··· Supplied material ···

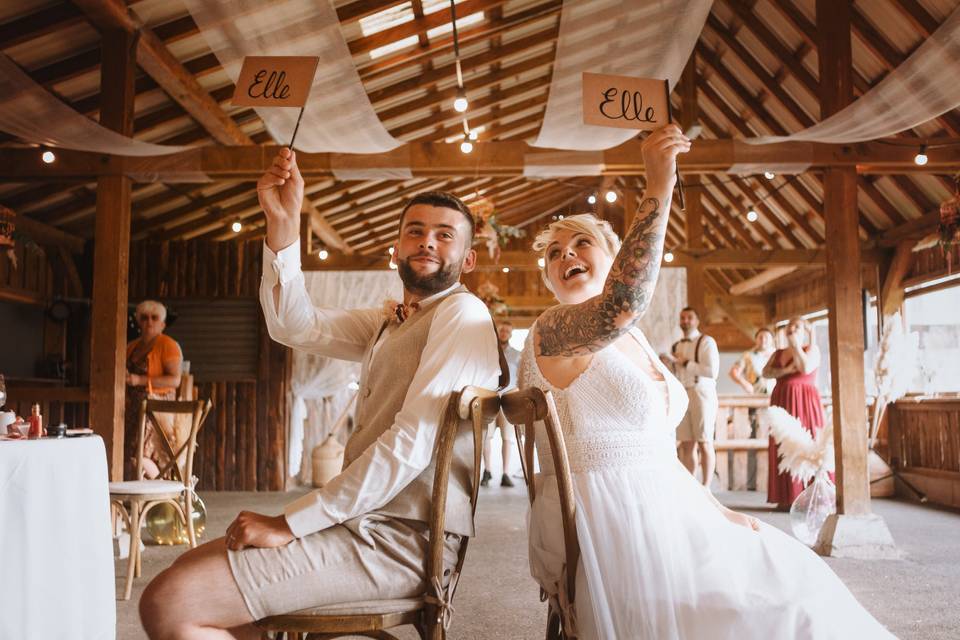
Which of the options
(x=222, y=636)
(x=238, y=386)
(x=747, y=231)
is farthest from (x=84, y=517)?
(x=747, y=231)

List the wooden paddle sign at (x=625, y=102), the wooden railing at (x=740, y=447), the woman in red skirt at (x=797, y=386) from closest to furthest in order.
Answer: the wooden paddle sign at (x=625, y=102), the woman in red skirt at (x=797, y=386), the wooden railing at (x=740, y=447)

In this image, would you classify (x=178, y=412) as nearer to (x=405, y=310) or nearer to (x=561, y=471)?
(x=405, y=310)

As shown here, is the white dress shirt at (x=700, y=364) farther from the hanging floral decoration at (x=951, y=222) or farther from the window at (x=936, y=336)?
the window at (x=936, y=336)

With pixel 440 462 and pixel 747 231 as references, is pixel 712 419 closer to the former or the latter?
pixel 440 462

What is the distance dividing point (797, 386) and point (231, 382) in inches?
224

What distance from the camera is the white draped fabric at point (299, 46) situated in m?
3.48

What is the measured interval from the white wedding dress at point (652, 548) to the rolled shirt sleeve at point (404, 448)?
0.19 metres

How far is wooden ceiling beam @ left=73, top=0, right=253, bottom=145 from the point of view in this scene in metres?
4.55

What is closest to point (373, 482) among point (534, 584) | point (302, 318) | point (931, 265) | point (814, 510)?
point (302, 318)

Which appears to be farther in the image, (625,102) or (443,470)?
(625,102)

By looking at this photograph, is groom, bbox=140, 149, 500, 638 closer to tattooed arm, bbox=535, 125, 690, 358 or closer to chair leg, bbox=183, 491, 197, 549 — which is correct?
tattooed arm, bbox=535, 125, 690, 358

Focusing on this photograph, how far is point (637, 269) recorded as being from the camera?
1381 millimetres

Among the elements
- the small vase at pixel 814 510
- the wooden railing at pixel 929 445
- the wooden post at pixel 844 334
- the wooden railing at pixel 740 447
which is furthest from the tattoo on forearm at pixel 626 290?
the wooden railing at pixel 929 445

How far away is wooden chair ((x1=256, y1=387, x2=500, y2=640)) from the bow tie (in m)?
0.36
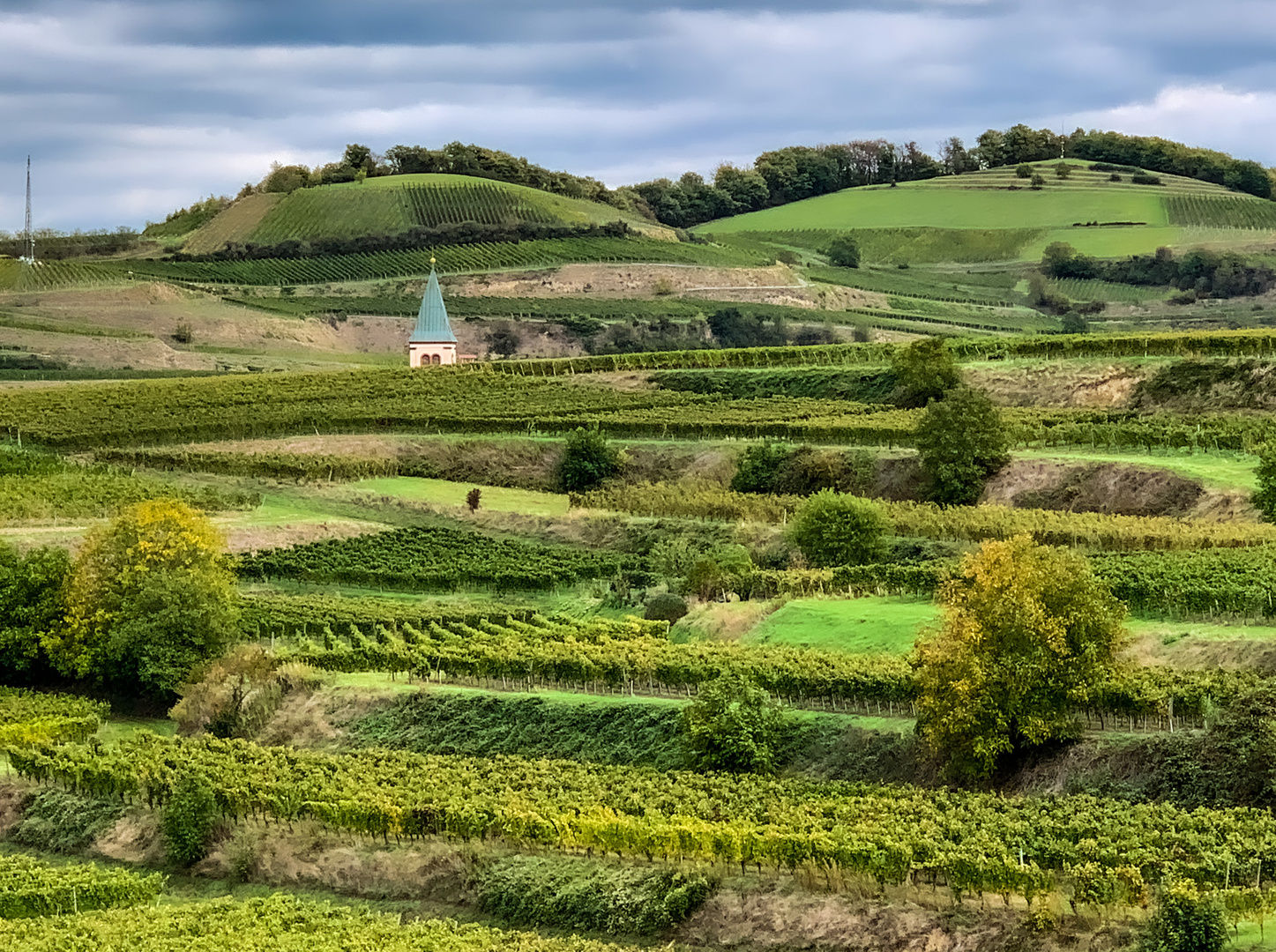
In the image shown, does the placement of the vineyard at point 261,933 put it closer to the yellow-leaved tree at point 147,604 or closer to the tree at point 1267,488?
the yellow-leaved tree at point 147,604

···

**Given instruction:**
Output the records from the line containing "In the image shown, does" through the end of the records, both ends included, as a two-column CSV with the columns text and answer. Give one row per record, put each value in a single quoted field, and replace line breaks with spaces.

**Response for this exercise:**
text,answer
"In the image shown, does the placement of the vineyard at point 261,933 put it closer to the yellow-leaved tree at point 147,604 or closer to the tree at point 1267,488?","the yellow-leaved tree at point 147,604"